5. O HOMEM: ALGUMAS DAS SUAS DIMENSÕES

"O processo educativo implica o cruzamento, o conflito, ou exige colaboração entre factores relacionados com as diversas dimensões da pessoa humana: afectiva, ética, técnica, intelectual, corpórea, avaliativa? No plano ideal, todas estas dimensões deveriam integrar-se no todo que é a personalidade humana, do ponto de vista individual e social. Portanto, ao menos como ideal, o processo educativo visa à totalidade do homem..." (GILES, 1983: 27)
O homem, esse ser, ainda misterioso em muitos dos seus aspectos e/ou dimensões, constitui, no início do século XXI e do terceiro milénio, segundo a cronologia do nosso calendário ocidental, um verdadeiro enigma e, talvez por isso mesmo, ainda não conseguiu, no território, que fisicamente habita e pensa conhecer, a estabilidade, a tranquilidade e o desenvolvimento equilibrado entre todos os indivíduos da sua própria espécie, enfim, a verdadeira dignidade da condição humana, pese embora os avanços que, relativamente à antiguidade estudada, se tenham verificado, principalmente no que respeita à esperança de vida, assim como em mais alguns aspectos da materialidade envolvente. Então, quais as razões e quais as soluções para se alterar, para melhor, a actual situação desse mesmo Homem, integrante de um mundo em alteração constante, até nos aspectos mais naturais da sua constituição. Que falta a este Homem, aparentemente, tão "poderoso?"
Se é certo que, tradicionalmente, se alia à noção de ciência, o conceito de conhecimento e, nesta perspectiva, se analisam, também, as diversas maneiras de compreender o mundo, podendo aqui destacar-se alguns dos níveis clássicos: conhecimento espontâneo ou senso comum; conhecimento científico, este com um suporte actual de técnicas, tecnologias e equipamentos e considerado como uma vitória recente da humanidade, principalmente a partir do século XVII com as revoluções Coperniciana e Galileica.
Também não é menos verdade que no pensamento grego da antiguidade clássica, filosofia e ciência integravam uma única árvore do saber, logo, não repugnará considerar-se a Filosofia como um, de entre outros, caminho possível para melhor se compreender o Homem e o Mundo. Como ponto prévio, a filosofia direccionar-se-á, sempre que possível, para a sua aplicação educativa e formativa do homem-cidadão: trabalho, estudo, cidadania.
Portanto, a realidade que se julga conhecer e a natureza que se pensa dominar, através da ciência e da técnica, constituem, apesar de tudo, alguns campos de acção onde o Homem se pretende impor, porém, com a agravante de, ele próprio, ainda não se conhecer verdadeiramente, o que implica que, não se conhecendo a si próprio como deveria, muito menos conhece os seus semelhantes, daí os conflitos endógenos e exógenos que continuam a existir num mundo que se pretende cada vez mais humanizado, sejam quais forem as abordagens e perspectivas que se coloquem no seu estudo.

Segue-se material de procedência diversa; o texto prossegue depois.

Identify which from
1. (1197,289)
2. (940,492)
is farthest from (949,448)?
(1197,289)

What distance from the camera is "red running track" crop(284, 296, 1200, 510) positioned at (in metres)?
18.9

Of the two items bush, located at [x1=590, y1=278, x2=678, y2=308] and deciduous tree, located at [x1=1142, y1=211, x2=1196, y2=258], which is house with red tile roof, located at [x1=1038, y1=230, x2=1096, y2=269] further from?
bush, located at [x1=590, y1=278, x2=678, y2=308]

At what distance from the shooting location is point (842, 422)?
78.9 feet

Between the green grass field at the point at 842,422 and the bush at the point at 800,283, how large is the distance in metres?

Ao longo dos séculos, o Homem tem procurado ampliar os seus conhecimentos e aplicá-los, nem sempre na concretização de objectivos altruístas, e sem se negar a conquista de muitos benefícios materiais que, directa ou indirectamente, proporcionam à espécie humana melhores condições de vida, em aspectos visíveis para o senso-comum, não se ignora, por outro lado, as incógnitas e as dúvidas que, em boa consciência, persistem em fazer sofrer a humanidade e para as quais se sente incapacidade para as esclarecer e resolver.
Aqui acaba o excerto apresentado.